Setuju atau tidak mesjid di Universitas Mimpi yang ada di kampus 'mewah' ini telah membuat cerita-cerita yang lucu, nyleneh atau bisa juga disebut 'memalukan'. Dan menurut pendapat orang sudah seharusnya menjadi bahan evaluasi bagi pengurus takmir.

Pernah ada seorang khotib yang sedang berkobar-kobar memberikan kotbah, saya sendiri jadi bingung membedakan ini khotbah apa ceramah agama di acara hari besar islam yang biasa diadakan di mesjid-mesjid kampung di Madura.
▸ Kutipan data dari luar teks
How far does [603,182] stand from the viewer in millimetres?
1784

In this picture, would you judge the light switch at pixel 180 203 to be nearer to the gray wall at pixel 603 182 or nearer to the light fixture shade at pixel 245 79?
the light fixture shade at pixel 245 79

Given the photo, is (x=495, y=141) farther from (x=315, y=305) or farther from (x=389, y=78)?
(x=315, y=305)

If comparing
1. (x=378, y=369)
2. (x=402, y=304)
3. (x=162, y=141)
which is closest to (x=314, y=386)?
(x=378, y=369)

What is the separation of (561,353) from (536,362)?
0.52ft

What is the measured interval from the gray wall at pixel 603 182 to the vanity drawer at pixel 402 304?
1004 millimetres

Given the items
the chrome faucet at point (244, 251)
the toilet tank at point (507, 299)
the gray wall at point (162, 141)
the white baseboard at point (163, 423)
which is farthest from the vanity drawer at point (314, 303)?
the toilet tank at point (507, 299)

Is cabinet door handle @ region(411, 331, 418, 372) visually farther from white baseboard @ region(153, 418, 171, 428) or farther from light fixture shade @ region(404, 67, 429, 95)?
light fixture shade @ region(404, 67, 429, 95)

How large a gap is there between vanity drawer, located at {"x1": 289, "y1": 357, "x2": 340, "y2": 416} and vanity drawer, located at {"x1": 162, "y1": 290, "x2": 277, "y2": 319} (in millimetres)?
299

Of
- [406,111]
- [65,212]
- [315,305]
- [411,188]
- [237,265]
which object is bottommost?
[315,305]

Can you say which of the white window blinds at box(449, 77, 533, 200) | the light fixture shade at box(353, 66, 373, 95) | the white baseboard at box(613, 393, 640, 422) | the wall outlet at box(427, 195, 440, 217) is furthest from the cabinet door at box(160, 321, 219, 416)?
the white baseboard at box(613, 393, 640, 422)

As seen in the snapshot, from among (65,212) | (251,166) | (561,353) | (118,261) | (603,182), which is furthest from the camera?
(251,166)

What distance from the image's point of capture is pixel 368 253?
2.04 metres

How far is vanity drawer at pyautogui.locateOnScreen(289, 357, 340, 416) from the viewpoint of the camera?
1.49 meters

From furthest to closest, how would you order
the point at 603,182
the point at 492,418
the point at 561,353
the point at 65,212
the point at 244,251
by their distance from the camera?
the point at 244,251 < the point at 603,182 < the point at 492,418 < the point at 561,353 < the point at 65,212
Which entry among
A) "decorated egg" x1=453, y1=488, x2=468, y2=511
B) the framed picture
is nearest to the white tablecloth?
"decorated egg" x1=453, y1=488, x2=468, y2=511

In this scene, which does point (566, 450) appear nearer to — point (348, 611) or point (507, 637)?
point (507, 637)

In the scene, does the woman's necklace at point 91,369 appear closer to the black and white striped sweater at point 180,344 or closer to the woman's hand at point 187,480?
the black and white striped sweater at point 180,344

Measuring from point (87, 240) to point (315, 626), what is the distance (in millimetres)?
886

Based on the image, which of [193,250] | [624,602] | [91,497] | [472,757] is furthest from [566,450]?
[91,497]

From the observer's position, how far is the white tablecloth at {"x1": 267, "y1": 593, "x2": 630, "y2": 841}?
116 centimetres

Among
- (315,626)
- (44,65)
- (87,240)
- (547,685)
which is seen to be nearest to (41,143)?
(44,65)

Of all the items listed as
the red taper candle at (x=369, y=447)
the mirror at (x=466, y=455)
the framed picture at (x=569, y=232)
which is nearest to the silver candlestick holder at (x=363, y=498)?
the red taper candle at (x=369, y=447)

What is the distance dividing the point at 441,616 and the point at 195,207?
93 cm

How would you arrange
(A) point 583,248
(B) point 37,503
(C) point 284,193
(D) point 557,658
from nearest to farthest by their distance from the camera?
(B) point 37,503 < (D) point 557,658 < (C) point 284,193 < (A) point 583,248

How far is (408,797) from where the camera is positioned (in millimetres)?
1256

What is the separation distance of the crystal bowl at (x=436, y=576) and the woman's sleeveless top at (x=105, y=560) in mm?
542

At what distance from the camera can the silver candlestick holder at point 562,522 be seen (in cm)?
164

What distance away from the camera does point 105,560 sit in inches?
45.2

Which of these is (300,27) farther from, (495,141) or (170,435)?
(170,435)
Jamaah yang sebagian besar adalah mahasiswa sepertinya juga ikut terusik, materi kotbah yang sudah lari 'ngalor-ngidul' membuat sebagian jamah sudah mulai mengimbanginya dengan suara riuh rendah, bahkan terdengan cletukan 'abiiitttt' (artinya 'lamaaa' dalam bahasa Madura). Walaupun celetukan itu hal 'gila' yang seharusnya tidak dilakukan oleh jamaah shalat Jumat, tapi hal yang lebih 'gila' justru datang dari sang khotib, sang khotib berteriak marah dan mengatakan 'siapa itu ?'

Masih cerita tentang khotib yang sama, rupanya takmir mesjid belum kapok mengundang sang khotib. Di kesempatan Jumat yang lain (menyambut bulan Haji) kembali sang khotib dengan gaya berkobar-kobar menguasai panggung mimbar Jumat, tapi kali ini ke'aneh'an murni timbul dari hati yang sangat dalam sang khotib. Pada kotbah kedua sebelum doa, tiba-tiba sang khotib meminta waktu sedikit, "pada kesempatan ini kami mohon doa restu kepada para jamaah Jumat yang mulia ini, karena insyaallah saya akan menunaikan rukun islam yang terakhir yaitu ibadah haji, semoga dengan doa para jamaah saya bisa kembali ke tanah air sebagai haji mabrur" (kira-kira begitulah isi 'pamitan' yang mulia sang khotib). Tapi anehnya jamaah Jumat tidak berkomentar apapun (sudah insyaf apakah sudah ditegor oleh takmir trkait kejadian di hari Jumat yang lalu ?).

Cerita terakhir berasal dari bapak dosen muda yang pada hari Jumat itu sedang diberi amanah untuk menjadi khotib di mesjid tercinta ini. Mungkin karena masih muda, sang khotib secara tidak sengaja 'menjelek-jelekkan' seorang tokoh Islam yang menjadi panutan sebagian besar warga Aswaja. Meskipun yang dijelek-jelekkan hanyalah pandangannya tentang politik di Timur Tengah, tentu hal ini menjadi hal buruk jika diungkapkan pada saat khotbah Jumat, yang seharusnya hanya berisi tentang syukur atas nikmat Allah, ajakan untuk meningkatkan taqwa kepada Allah, ayat-ayat Alquran, Sahalawat kepada Nabi Muhammad SAW dan doa bagi kaum muslimin. Bahkan di sebagian mesjid -mesjid kampung, demi kehati-hatiannya menjaga kemurnian khotbah Jumat hanya diisi dengan khotbah dengan bahasa arab yang sudah tertulis tanpa keterangan-keterangan tambahan dalam bahasa lain, yang penting telah berisi rukun-rukun khotbah Jumat.

Tidak terbayangkan, hal tersebut pernah terjadi dan terjadi di sebuah kampus, yang seharusnya menjadi panutan dalam hal keilmuan, termasuk dalam hal syariat beribadah. Memang benar-benar "Universitas Mimpi".